» Instructions to follow: Nothing after the line with "ttt777 login" belongs in the copy; extract the lines below from the top through that line, pictures left out.

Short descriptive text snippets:
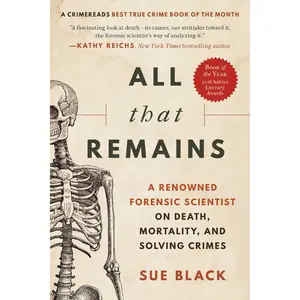 All That Remains: A Renowned Forensic Scientist on Death, Mortality, and Solving Crimes -- Sue Black - Paperback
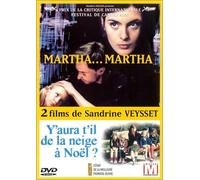 Martha... Martha + Y'aura t'il de la neige à Noël ?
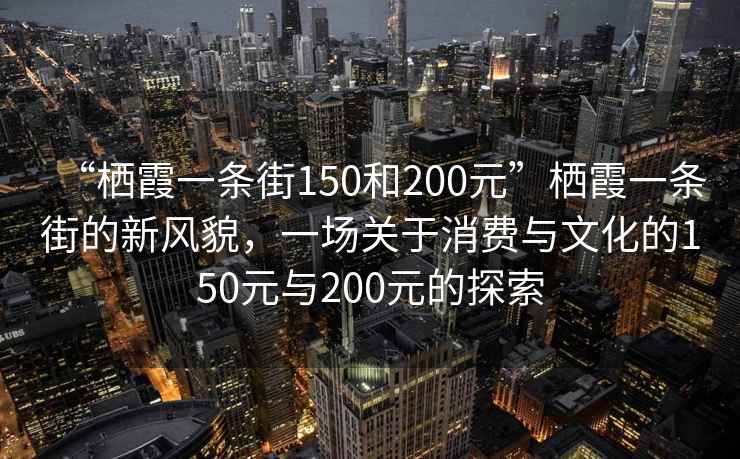 “棲霞一條街150和200元”棲霞一條街的新風貌，一場關于消費與文化的150元與200元的探索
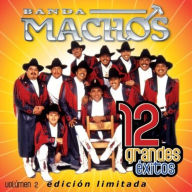 Title: 12 Grandes Exitos, Vol. 2, Artist: Banda Machos
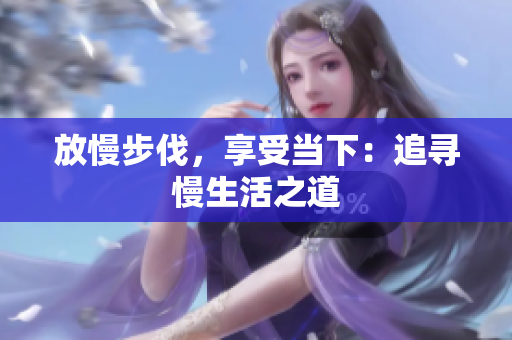 放慢步伐，享受当下：追寻慢生活之道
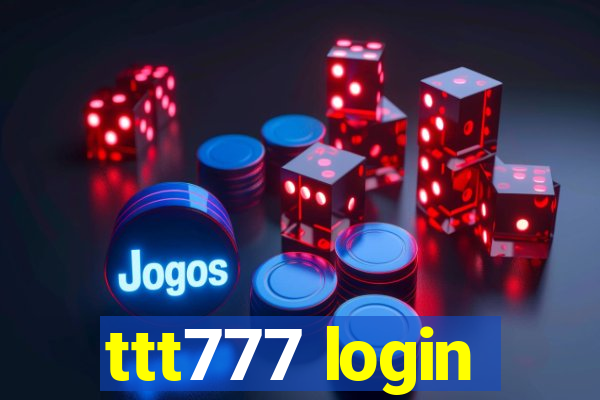 ttt777 login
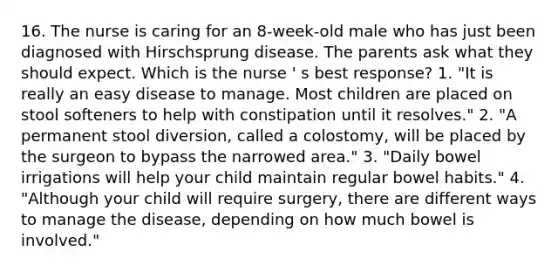 16. The nurse is caring for an 8-week-old male who has just been diagnosed with Hirschsprung disease. The parents ask what they should expect. Which is the nurse ' s best response? 1. "It is really an easy disease to manage. Most children are placed on stool softeners to help with constipation until it resolves." 2. "A permanent stool diversion, called a colostomy, will be placed by the surgeon to bypass the narrowed area." 3. "Daily bowel irrigations will help your child maintain regular bowel habits." 4. "Although your child will require surgery, there are different ways to manage the disease, depending on how much bowel is involved."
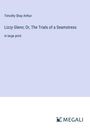 Timothy Shay Arthur: Lizzy Glenn; Or, The Trials of a Seamstress, Buch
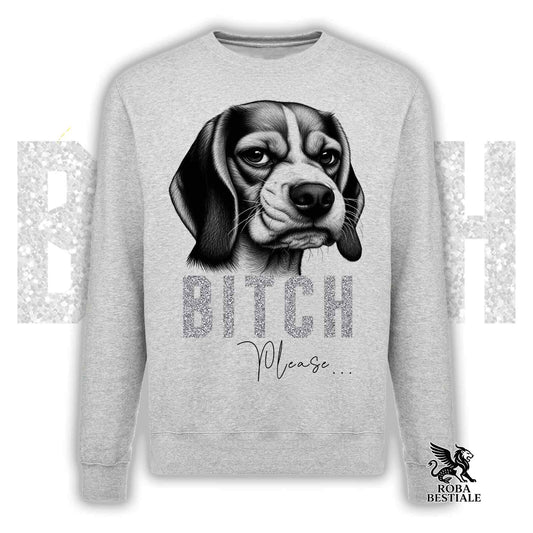 Felpa BI**H, PLEASE - BEAGLE - Girocollo, Unisex, in tanti colori! - dalla XS alla 3XL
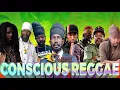 Download Lagu REGGAE CONSCIOUS BEST OF 2021 CULTURE MIX Ft.SIZZLA,JAH CURE,BESCENTA,TURBULENCE,CAPLETON,LUTAN FYAH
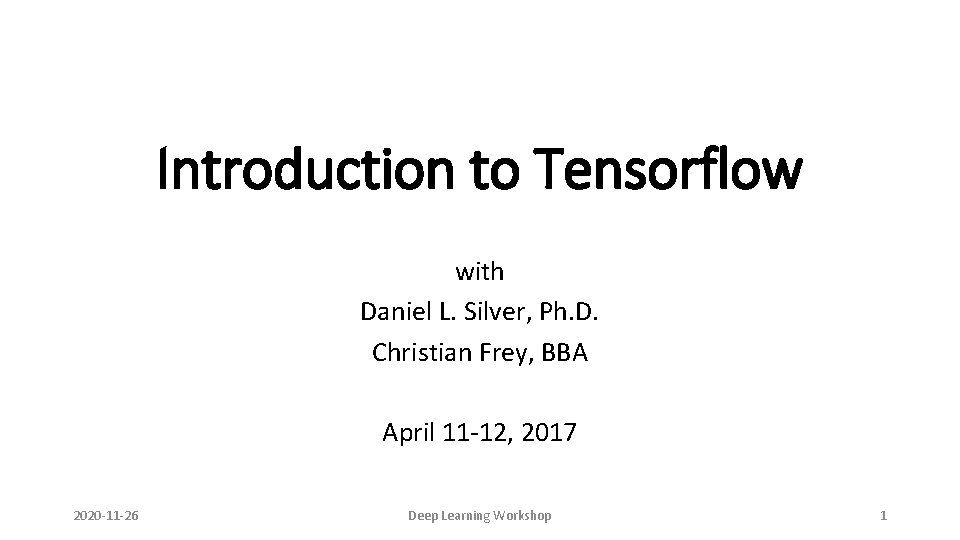 Introduction to Tensorflow with Daniel L. Silver, Ph. D. Christian Frey, BBA April 11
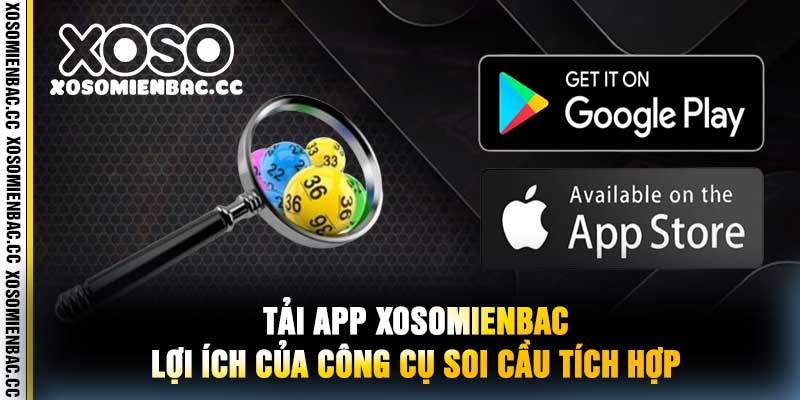 Tải App xosomienbac Lợi Ích Của Công Cụ Soi Cầu Tích Hợp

» Answer to the problem:
 All That Remains: A Renowned Forensic Scientist on Death, Mortality, and Solving Crimes -- Sue Black - Paperback
 Martha... Martha + Y'aura t'il de la neige à Noël ?
 “棲霞一條街150和200元”棲霞一條街的新風貌，一場關于消費與文化的150元與200元的探索
 Title: 12 Grandes Exitos, Vol. 2, Artist: Banda Machos
 放慢步伐，享受当下：追寻慢生活之道
 ttt777 login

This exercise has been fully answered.